Making a Killing: the Drug Industry & the Cost of the Newest Trade Deal
Posted: October 29, 2015
(October 29, 2015)
By Natalie Mehra, Executive Director, OHC
One in twelve Ontarians aged 55 and up skipped filling a prescription for medicine because of cost last year, reported Ontario’s Health Quality Council earlier this month.
This shocking figure reflects the high cost of drugs; highest here in Canada of any developed nation except the U.S.
In fact, the cost of medications is one of the fastest growing health costs across the country, and it is a huge burden to provincial public drug coverage plans where they exist, for employers who provide drug coverage as a benefit to employees, and for families and individuals who need medicines.
Most of these costs are paid out-of-pocket by individuals and families or through private insurance plans. According to the Health Quality Council, compared to countries around the world, Ontarians have a much smaller proportion of their drug costs covered through publicly-funded plans like the Ontario Drug Benefit Program than elsewhere.
So what is going on? Why are drug costs so high here, compared to European countries? What can be done to lower costs and improve access to needed medications for Canadians?
Now is the time to ask these questions, because the experts are warning that under the so-called trade deal negotiated by Stephen Harper’s government called TPP or Trans-Pacific Partnership, Canadian drug prices are going to be higher. The Canadian Centre for Policy Alternatives warns that the increased costs will amount to more than $850 million per year.
In truth, the TPP is more about limiting the power of sovereign governments to regulate and control corporations than it is about trade. This is certainly the case when it comes to the TPP scheme and the pharmaceutical industry.
The text of the trade deal, posted on WikiLeaks, shows that our government’s ability to control drug prices or create a public drug coverage plan will be severely, if not fatally, reduced if this trade deal is signed as it is currently drafted.
Not only will Canada be impacted, but the sick in the poorest areas of the world will also be afflicted.
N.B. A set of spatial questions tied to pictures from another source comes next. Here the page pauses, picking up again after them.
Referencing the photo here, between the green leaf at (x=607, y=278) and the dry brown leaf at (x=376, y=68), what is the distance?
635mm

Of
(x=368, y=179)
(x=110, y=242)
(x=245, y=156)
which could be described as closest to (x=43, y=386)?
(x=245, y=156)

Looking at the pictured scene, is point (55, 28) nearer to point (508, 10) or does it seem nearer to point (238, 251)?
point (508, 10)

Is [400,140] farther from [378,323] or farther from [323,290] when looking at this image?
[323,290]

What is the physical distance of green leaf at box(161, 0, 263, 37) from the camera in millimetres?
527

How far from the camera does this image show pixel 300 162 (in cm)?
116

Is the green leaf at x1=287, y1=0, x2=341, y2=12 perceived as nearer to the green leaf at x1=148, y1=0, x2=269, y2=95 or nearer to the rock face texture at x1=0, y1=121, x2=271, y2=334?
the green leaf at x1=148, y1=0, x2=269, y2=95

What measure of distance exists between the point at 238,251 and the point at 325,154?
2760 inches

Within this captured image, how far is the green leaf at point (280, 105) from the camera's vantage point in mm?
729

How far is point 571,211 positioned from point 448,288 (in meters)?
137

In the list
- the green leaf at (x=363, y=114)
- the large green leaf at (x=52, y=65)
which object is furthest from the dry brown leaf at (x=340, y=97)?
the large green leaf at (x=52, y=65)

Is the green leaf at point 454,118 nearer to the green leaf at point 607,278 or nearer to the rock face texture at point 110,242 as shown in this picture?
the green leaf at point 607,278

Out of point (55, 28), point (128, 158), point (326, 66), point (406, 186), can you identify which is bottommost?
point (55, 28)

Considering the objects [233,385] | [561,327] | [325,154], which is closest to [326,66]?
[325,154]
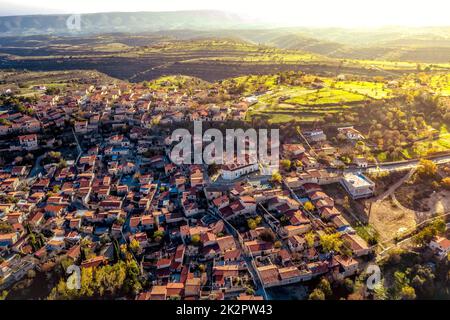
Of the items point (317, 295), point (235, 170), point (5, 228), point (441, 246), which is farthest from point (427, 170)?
point (5, 228)

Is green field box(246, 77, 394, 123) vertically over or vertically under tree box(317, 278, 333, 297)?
over

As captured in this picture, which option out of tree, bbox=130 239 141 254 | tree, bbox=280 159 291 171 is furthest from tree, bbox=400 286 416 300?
tree, bbox=130 239 141 254

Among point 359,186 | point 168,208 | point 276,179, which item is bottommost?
point 168,208

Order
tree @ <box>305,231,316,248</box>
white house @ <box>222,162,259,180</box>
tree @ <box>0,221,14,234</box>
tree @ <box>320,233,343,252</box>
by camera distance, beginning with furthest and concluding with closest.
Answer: white house @ <box>222,162,259,180</box>, tree @ <box>0,221,14,234</box>, tree @ <box>305,231,316,248</box>, tree @ <box>320,233,343,252</box>

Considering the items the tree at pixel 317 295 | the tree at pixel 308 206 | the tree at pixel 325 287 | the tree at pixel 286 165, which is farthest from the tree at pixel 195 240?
the tree at pixel 286 165

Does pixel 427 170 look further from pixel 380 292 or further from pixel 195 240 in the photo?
pixel 195 240

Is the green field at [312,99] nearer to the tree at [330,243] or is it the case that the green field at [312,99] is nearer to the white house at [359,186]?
the white house at [359,186]

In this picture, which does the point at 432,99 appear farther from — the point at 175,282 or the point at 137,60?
the point at 137,60

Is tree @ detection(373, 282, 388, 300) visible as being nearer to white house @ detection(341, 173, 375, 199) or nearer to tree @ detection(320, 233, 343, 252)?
tree @ detection(320, 233, 343, 252)
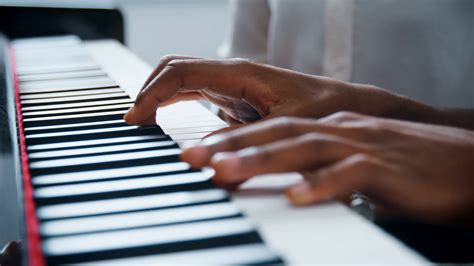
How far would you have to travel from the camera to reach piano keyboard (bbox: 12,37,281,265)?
1.27ft

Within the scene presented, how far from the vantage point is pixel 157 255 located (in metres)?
0.38

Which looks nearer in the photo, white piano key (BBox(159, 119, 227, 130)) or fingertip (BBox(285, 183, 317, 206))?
fingertip (BBox(285, 183, 317, 206))

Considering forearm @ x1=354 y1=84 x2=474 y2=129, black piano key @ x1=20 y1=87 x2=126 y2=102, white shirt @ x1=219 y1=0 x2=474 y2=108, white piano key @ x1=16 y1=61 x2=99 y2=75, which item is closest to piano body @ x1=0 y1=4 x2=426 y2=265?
black piano key @ x1=20 y1=87 x2=126 y2=102

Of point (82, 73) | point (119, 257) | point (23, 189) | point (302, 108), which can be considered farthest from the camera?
point (82, 73)

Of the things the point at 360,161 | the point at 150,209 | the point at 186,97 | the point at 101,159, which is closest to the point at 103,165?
the point at 101,159

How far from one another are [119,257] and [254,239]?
9 cm

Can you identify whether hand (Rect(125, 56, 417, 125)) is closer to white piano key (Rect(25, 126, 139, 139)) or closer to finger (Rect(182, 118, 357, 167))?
white piano key (Rect(25, 126, 139, 139))

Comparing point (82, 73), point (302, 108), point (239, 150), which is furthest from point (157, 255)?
Result: point (82, 73)

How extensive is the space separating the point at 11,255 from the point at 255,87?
39 cm

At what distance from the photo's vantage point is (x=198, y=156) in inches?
20.5

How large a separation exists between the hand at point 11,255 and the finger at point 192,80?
0.27m

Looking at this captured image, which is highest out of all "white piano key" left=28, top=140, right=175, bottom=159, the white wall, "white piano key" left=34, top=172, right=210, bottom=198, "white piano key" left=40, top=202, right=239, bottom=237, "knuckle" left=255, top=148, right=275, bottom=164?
"knuckle" left=255, top=148, right=275, bottom=164

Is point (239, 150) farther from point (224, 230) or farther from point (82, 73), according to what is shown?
point (82, 73)

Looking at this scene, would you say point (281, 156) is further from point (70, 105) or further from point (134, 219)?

Humanitarian organizations like Doctors Without Borders warn that the TPP “will go down in history as the worst trade agreement for access to medicines in developing countries”.
Our federal government bears responsibility for regulations regarding drug costs and the price of medications. As we head into a federal election, we should be insisting, at the very least, that drug regulations and our public health care system be dropped from trade deals.
Health care advocates have been working for years to bring in a public drug plan for all Canadians. Like Public Medicare, it would provide free access to needed medications for everyone. It would help to complete the fundamental goal of public health care: to remove the barrier of cost from the sick and dying; to forge a compassionate society, and provide care for all based on need not wealth.
Incredibly, through the powers of bulk-buying and regulation, a public non-profit drug program would not only ease hardship for the ill, it would also save money. In fact, the country’s foremost experts on the pharmaceutical industry at Carleton University calculate that a public drug program could save almost $11 billion and cover all Canadians.
Leading into the federal election, some of the political parties promised action. The NDP announced plans for some form of a public drug plan and work to make drugs more affordable. The Liberals propose to work towards lowering the cost of drugs and making unspecified improvements to access to drugs.
These promises, if fulfilled, could be a big step forward. A new public drug program would be the first major social program in decades. It will save Canadians thousands – or hundreds of thousands – when they are ill and dying. It will help alleviate poverty for seniors. For the majority of Canadians it is worth far more than any tax cut promised by any level of government.
All this is at real risk because of the new trade deal, which, in reality is more about limiting governments’ ability to regulate private industries than it is about trade. And it will tie the hands of current and future governments in Canada, prohibiting them from regulating the pharmaceutical industry and reforming drug patent laws and other measures that are keeping prices so high in Canada.
We need to ensure that our new federal government does not fall prey to the drug industry lobbyists that will be pushing as hard as they can to get the trade deal signed as is. Now, would be a good time to contact your local MPP and tell them that you want drugs and health care kept out of the trade deal – TPP or Trans-Pacific Partnership – and any other so-called “trade” deals.